Distance and detachment are important in Night Moves not only in describing Harry Moseby’s (Hackman’s) relationship, or non-relationship, with the world around him, but also in exploring some of Penn’s own attitudes. Not that Penn is somehow “detached” from his work—simply that there’s something vaguely amiss, or perhaps missing, in Night Moves that suggests the kind of existential slippage from an already precarious niche of identity which Antonioni examines even more dramatically in The Passenger. Just in terms of what happens in Night Moves, it is interesting to note that, for the most part, violent or “action” sorts of things tend to occur either on film-within-the-film or, indeed, for the express purpose of being filmed as we and Harry look on: Harry watches the stunt flyer do his stuff for Joey’s movie cameras; later, he sits in the screening room watching footage of another stunt in which a key character was killed. By removing violence and action to a slightly less immediate level, Penn creates an inner logic of detachment whose thematic import is consistent with the pervasive imagery of windows, “frames,” and voyeurism, but at the same time he evokes an attitude towards the existence of violence in his film, and more generally towards violence and the way it’s dished out en masse through various media, movies included, Penn is not dealing with Bonnie and Clyde violence—highly stylized, aesthetically self-sustaining despite the cries of some socially conscious critics who missed his point—but about something almost infinitely more subversive: six o’clock news violence, people-getting-assassinated violence, real violence that a lot of us may have lost our ability to conceive of in any meaningful way. Thus, Harry lacks the irony to see that watching things happen on a fuzzy-imaged TV set is an apt metaphor for his work and his life, and it is only through our enlarged perspective that we hopefully pull away from Moseby’s viewpoint.

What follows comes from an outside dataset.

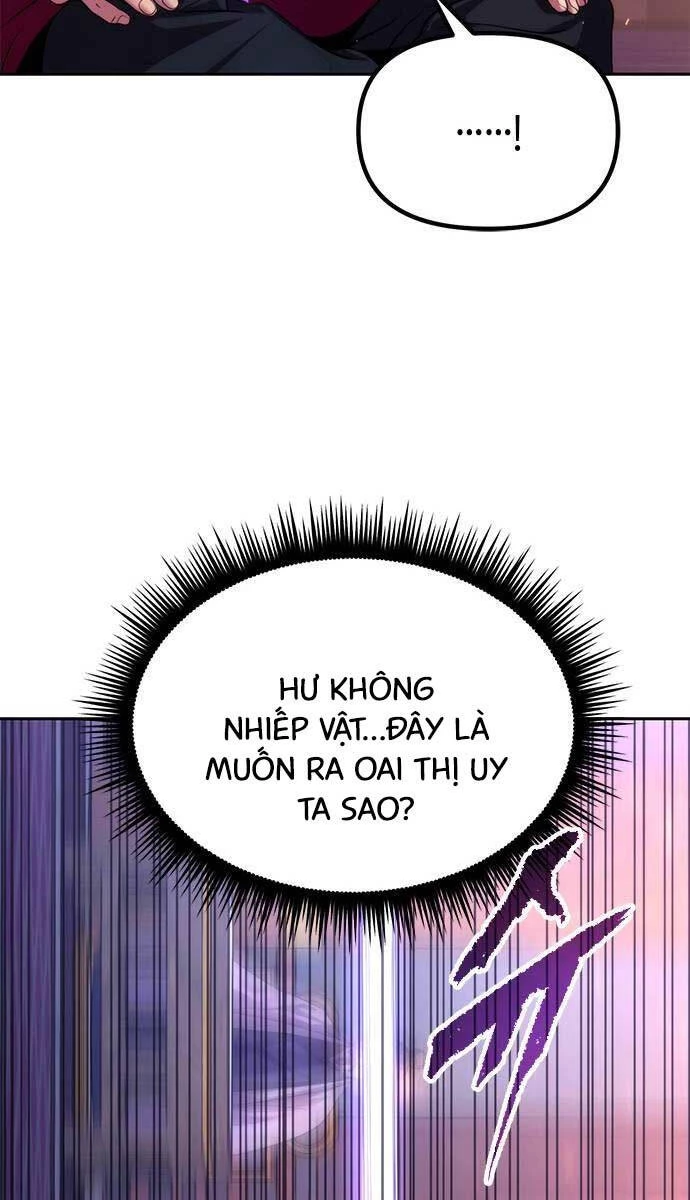 Ma Đạo Chuyển Sinh Ký Chapter 55 - 52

And matters of perspective are not to be overlooked in Night Moves. “Point of View” is the name of Tom Iverson’s boat, and it may also be a clue inducing us to look at the film not only in terms of its ostensible genre configuration, but also in the light of some of the metaphorical values operating within it which make it something other than just a private-eye story—or more precisely, something more than a private-eye story, something which spills over the edges of genre restrictions and opens an investigation of its own premises of perception. To suggest a multiplicity of viewpoints does not imply that Penn is merely tickling our intellects with the vicissitudes of circumstance and the unreliability of evidence within a private-eye story; it is a means of suggesting an examination of the way we see what goes on in, and what goes into, the movie. We often have an epistemological edge on Harry Moseby, but not necessarily in terms of real knowledge about what is happening within the narrative. Clues start to emerge the conspicuous, nearly flatfooted cutting between Tom and Paula as they glance knowingly at each other in front of Harry; the beginnings of a recorded message from Delie which would have told Harry and us just who was the airplane pilot they found off the Keys—but although we may know they are “clues,” we don’t know enough to assign them any meaning. We float constantly in a perceptual limbo somewhere just beneath omniscience, and our vantage is perhaps best summed up in the final image of Night Moves (which takes place at the end of a sequence of scenes that has emerged from murky darkness into blinding daylight): as Harry struggles to get the boat moving in something other than a tail-chasing circle, we hover above his restricted plane of perception, “enjoying” a privileged point of view but, despite our altitude, unable to fix Harry’s position any more precisely than Harry himself can.

NIGHT MOVES
Direction: Arthur Penn. Screenplay: Alan Sharp. Cinematography: Bruce Surtees. Editing: Dede Allen. Music: Michael Small. Production: Robert Sherman.
The Players: Gene Hackman, Jennifer Warren, Susan Clark, Melanie Griffith, Edward Binns, John Crawford.